25 -

1.6K 203 44
                                    

Agit gözlerini açtığında gördüğü rüyanın etkisiyle gülümsüyordu. Bir an önce Devran'a anlatmak istiyordu ama ona ağaca yapışır gibi dört kol sarılmış adamla kıpırdandı ve kalçasına çarpan sertlikle gözlerini kocaman açtı.

Homurdanarak uyanan Devran ise ona çarpan bedenle gözlerini araladı. Agit donmuş gibi kımıldamadan durunca Devran ne oldu der gibi beline sarıldığı oğlanı kendine çekti ve Agit bir kez daha sürtündüğü sertlikle nefesini tuttu.

Devran ise en sonunda hissettiği sertlik ve o sertliğin sürttüğü bedeni fark edince yutkunarak kolunu Agit'in belinden çekip "Siktir" diye fısıldayarak sırt üstü döndü.

Olayları yavaş yavaş kavrayan Agit utançtan kapattığı gözlerini kocaman açtı.

"Rüya değil miydi?" diye yataktan fırlayıp gözleri kapalı adama döndü.

"Sen yürüyordun ve biz düğün yaptık."

Devran gülümseyerek gözlerini açıp "Başka da bir şey yapamadık zaten" diyerek yatakta dizleri üstüne oturan oğlana baktı.

"Devran Ağa diyorum ki rüya gördüm ben, sen yürüyordun böyle, beraber merdivenlerden el ele indik, bir sürü insanlar vardı bahçede, erbane çalan kadınlar, sonra hanımağam baktı bana, gülümsedi."

Devran şaşkın şaşkın dün olanları anlatan oğlanla ellerini başının altına koydu.

"Sonra ne oldu güzel oğlan?"

Agit heyecanla "Sonra konaktan çıktık arabayla, bir sürü araba vardı, sonra benim istediğim kır bahçesine gittik, çok güzel süslenmişti ve bir sürü masalar vardı. Sonra.. Sonra" diye devam ederken birden durdu.

Sonunda fark ettiğini anlayan Devran elini Agit'in çıplak bacağına koydu.

"Sonra düğün bitti, konağa döndük. Sen çok uykusuzdun, seni kucağımda odaya getirdim, yatağa yatırdım, üstünü çıkardım ve sen bu arada bildiğin uyuyordun. Sonra ben de yanına uzandım, sana sarıldım, öptüm."
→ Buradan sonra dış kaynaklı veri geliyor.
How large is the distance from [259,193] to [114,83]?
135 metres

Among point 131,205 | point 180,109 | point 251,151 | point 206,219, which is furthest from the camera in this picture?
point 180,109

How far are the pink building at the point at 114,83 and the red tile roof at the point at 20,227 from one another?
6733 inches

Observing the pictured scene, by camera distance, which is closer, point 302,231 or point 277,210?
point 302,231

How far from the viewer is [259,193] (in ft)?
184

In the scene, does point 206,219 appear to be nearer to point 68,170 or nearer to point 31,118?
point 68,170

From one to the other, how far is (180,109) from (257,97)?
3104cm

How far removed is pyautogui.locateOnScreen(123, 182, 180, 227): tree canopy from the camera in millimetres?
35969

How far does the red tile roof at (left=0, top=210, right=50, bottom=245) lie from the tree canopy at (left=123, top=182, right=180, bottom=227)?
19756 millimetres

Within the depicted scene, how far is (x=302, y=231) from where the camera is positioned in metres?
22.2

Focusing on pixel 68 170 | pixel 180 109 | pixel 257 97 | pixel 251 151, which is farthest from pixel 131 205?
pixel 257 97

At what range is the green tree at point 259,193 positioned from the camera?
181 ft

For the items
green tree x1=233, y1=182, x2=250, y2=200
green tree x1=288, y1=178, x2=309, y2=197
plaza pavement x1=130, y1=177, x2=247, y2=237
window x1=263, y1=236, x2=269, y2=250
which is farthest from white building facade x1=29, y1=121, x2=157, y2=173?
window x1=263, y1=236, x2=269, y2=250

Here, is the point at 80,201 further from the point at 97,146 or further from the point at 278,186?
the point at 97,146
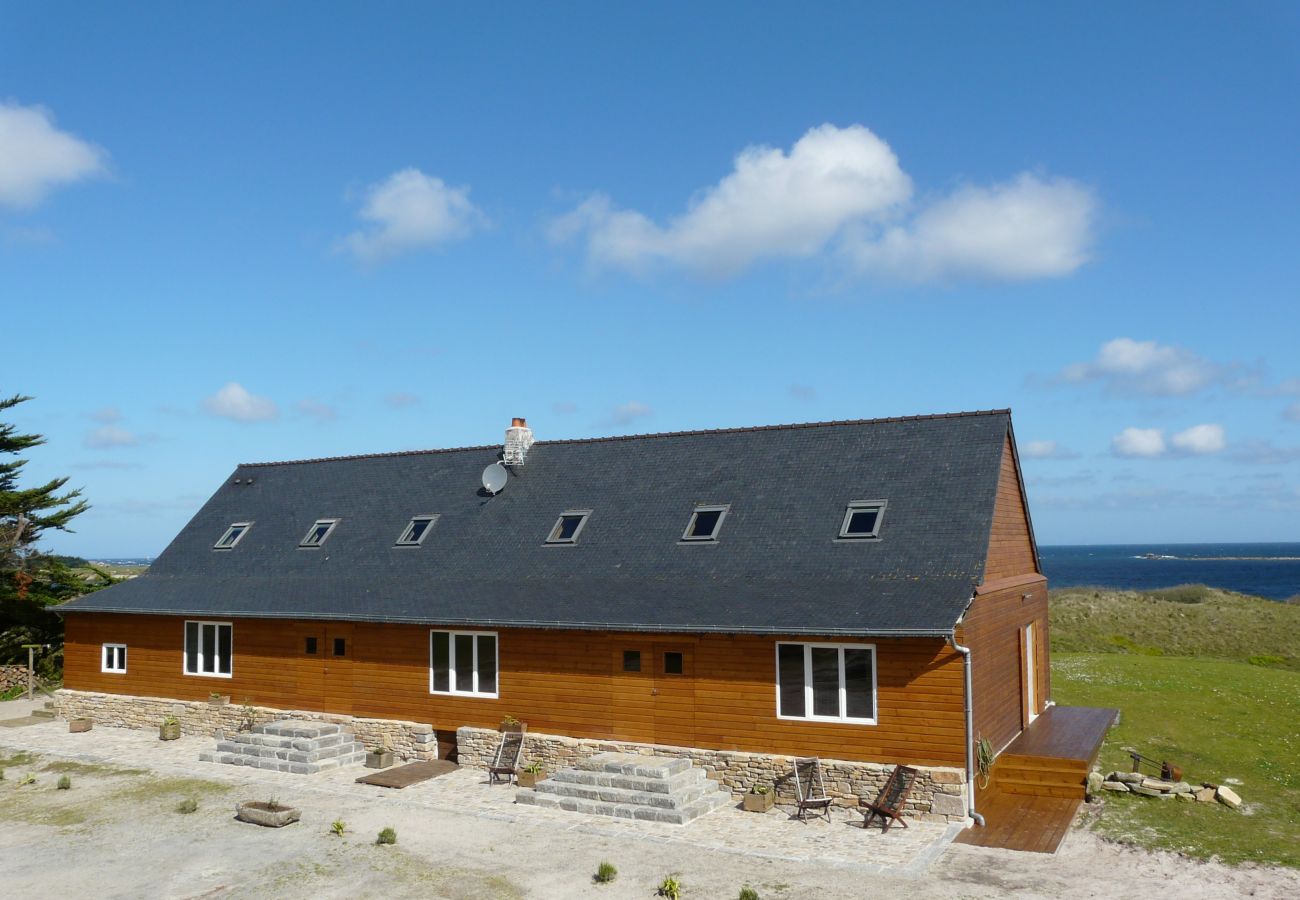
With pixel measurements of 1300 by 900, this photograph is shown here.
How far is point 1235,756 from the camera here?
20.6 meters

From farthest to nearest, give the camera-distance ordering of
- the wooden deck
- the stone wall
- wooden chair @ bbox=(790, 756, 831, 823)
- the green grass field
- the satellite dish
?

Agit eli ağzında şaşkınlıkla "Devran doğru söyle sen yürüyorsun demi?" deyince Devran derin bir nefes verip yatakta doğruldu, ardından yataktan çıkıp ayağa kalktı, bir kaç adım yürüyüp tekrar oğlanın önünde durdu.

Onu dün gördüğü andaki şokla izleyen oğlan uzun uzun ayakta duran adama baktı, sonra da birden yataktan fırlayıp adamın boynuna atladı.

"Yürüyorsun, valla yürüyorsun. Artık üzülmeyeceksin, umutsuz olmayacaksın, mutlu olacaksın."

Devran boynuna atılan oğlanın söyledikleriyle boğazında düğüm düğüm olan acıyı yutkundu. Kimse bilmese de Agit biliyordu yürüyemediği için üzüldüğünü, umutsuz olduğunu, bir tek o anlamış, o görmüştü.

Devran omzunda ağlayan oğlanı bacaklarından tutup kucağına aldı ve yatağa oturarak "Ağlama güzelim, düğün sabahı ağlanır mı hiç" deyip saçlarını okşadı.

Agit ağlarken omuz silkti. "Ağlanır, sen yürüdün ya, mutluluktan ağlanır. Ben gördüm, acı çektin hep, üzüldün, çok duyduydum ben seni, kendine kızdın hep, bağırdın çok."

Devran bunca şeyi onun nasıl duyupta görüpte dayanabildiğini anlayamıyordu. Çünkü oğlan ona sadece gülücükler dağıtırken ne çok şeye şahit olmuş meğer.

Agit'in yüzünü görebilmek için geri çekilip gözleri ağlamaktan kızaran oğlanın yüzünü elleri arasına alıp göz kapaklarını öptü.

"Benim can suyum sensin güzel oğlanım. Sen sevdin ya beni, ben umutlandım, dayandım, kendimi buldum."